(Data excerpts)
- Opening Delimiter -

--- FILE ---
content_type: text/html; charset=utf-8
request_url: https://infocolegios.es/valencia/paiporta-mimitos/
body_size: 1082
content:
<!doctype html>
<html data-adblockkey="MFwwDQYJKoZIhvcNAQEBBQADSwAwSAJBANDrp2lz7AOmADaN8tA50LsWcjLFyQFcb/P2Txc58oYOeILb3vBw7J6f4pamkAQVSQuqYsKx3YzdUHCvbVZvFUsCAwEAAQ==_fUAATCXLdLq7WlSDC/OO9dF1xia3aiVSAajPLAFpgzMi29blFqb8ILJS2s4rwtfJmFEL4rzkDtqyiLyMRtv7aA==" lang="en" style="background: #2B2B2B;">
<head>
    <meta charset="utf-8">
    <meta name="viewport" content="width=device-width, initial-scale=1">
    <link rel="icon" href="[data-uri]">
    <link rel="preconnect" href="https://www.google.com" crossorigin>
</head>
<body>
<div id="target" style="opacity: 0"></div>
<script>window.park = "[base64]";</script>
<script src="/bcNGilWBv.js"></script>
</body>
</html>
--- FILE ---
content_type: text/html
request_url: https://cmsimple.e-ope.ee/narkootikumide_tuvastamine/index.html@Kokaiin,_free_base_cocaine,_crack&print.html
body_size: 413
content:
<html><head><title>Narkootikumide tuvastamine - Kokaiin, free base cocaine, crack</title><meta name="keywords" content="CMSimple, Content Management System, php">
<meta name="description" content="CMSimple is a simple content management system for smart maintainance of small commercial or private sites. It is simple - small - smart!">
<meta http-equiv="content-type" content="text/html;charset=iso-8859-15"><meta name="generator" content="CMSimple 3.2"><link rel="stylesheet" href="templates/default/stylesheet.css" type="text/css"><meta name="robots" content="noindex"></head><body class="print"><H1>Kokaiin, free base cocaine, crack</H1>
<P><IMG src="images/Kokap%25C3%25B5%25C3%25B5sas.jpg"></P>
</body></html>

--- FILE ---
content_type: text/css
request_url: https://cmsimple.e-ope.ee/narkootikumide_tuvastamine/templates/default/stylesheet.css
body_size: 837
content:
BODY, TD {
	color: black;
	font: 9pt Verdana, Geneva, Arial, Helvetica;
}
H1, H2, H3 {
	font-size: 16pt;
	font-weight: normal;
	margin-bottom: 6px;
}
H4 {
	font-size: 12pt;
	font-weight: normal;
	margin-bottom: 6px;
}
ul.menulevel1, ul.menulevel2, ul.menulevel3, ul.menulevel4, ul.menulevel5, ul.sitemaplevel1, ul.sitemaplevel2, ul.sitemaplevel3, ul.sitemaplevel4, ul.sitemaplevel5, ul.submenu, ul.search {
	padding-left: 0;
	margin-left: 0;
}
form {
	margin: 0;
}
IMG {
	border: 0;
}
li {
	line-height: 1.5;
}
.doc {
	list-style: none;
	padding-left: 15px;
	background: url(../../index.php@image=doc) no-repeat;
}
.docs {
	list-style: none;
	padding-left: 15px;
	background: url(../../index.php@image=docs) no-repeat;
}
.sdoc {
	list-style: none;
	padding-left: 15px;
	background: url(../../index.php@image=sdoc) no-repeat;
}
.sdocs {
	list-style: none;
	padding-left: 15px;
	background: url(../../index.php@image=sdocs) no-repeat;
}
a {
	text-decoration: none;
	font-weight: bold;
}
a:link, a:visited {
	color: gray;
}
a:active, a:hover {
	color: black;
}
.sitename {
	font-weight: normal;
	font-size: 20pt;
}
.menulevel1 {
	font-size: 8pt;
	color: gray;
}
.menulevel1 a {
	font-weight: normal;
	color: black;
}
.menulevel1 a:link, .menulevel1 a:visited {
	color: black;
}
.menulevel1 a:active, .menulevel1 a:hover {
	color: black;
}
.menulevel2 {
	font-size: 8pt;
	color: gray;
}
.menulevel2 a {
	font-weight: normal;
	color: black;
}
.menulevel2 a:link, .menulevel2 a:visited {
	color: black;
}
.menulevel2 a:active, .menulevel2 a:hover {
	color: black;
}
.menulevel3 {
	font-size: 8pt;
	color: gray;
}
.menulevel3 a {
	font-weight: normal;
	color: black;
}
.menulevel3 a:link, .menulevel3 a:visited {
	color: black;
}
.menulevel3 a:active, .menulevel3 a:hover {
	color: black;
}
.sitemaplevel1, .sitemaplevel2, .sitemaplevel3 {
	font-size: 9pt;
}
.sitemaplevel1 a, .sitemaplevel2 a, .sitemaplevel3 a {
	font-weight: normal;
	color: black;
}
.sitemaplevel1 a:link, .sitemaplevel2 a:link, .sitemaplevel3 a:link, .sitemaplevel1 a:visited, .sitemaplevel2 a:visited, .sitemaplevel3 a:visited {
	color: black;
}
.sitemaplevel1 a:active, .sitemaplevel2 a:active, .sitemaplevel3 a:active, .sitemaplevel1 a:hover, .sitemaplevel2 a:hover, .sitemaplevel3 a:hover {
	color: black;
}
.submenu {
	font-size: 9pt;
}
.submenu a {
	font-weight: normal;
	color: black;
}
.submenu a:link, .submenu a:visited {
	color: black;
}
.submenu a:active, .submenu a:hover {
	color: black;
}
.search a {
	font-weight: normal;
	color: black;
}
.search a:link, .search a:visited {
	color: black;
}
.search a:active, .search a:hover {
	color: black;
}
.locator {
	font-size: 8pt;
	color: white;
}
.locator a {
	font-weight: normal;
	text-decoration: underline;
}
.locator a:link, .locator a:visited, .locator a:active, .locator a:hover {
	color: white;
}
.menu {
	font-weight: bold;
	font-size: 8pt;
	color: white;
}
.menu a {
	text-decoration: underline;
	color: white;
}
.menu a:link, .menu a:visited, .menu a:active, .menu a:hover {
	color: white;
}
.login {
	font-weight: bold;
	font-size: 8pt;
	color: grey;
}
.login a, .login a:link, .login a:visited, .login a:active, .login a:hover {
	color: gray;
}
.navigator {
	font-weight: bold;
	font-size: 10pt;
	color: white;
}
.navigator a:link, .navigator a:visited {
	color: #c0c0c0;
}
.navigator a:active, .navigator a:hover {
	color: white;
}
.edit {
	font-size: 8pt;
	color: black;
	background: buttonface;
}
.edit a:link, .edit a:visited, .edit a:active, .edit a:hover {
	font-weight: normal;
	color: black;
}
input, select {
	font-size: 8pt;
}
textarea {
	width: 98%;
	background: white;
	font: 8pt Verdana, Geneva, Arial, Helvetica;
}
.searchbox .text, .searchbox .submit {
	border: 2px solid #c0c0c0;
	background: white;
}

- Closing Delimiter -

Problem to solve » Search each line of the data above for "width", and copy the lines where it occurs.

Output below »
    <meta name="viewport" content="width=device-width, initial-scale=1">
	width: 98%;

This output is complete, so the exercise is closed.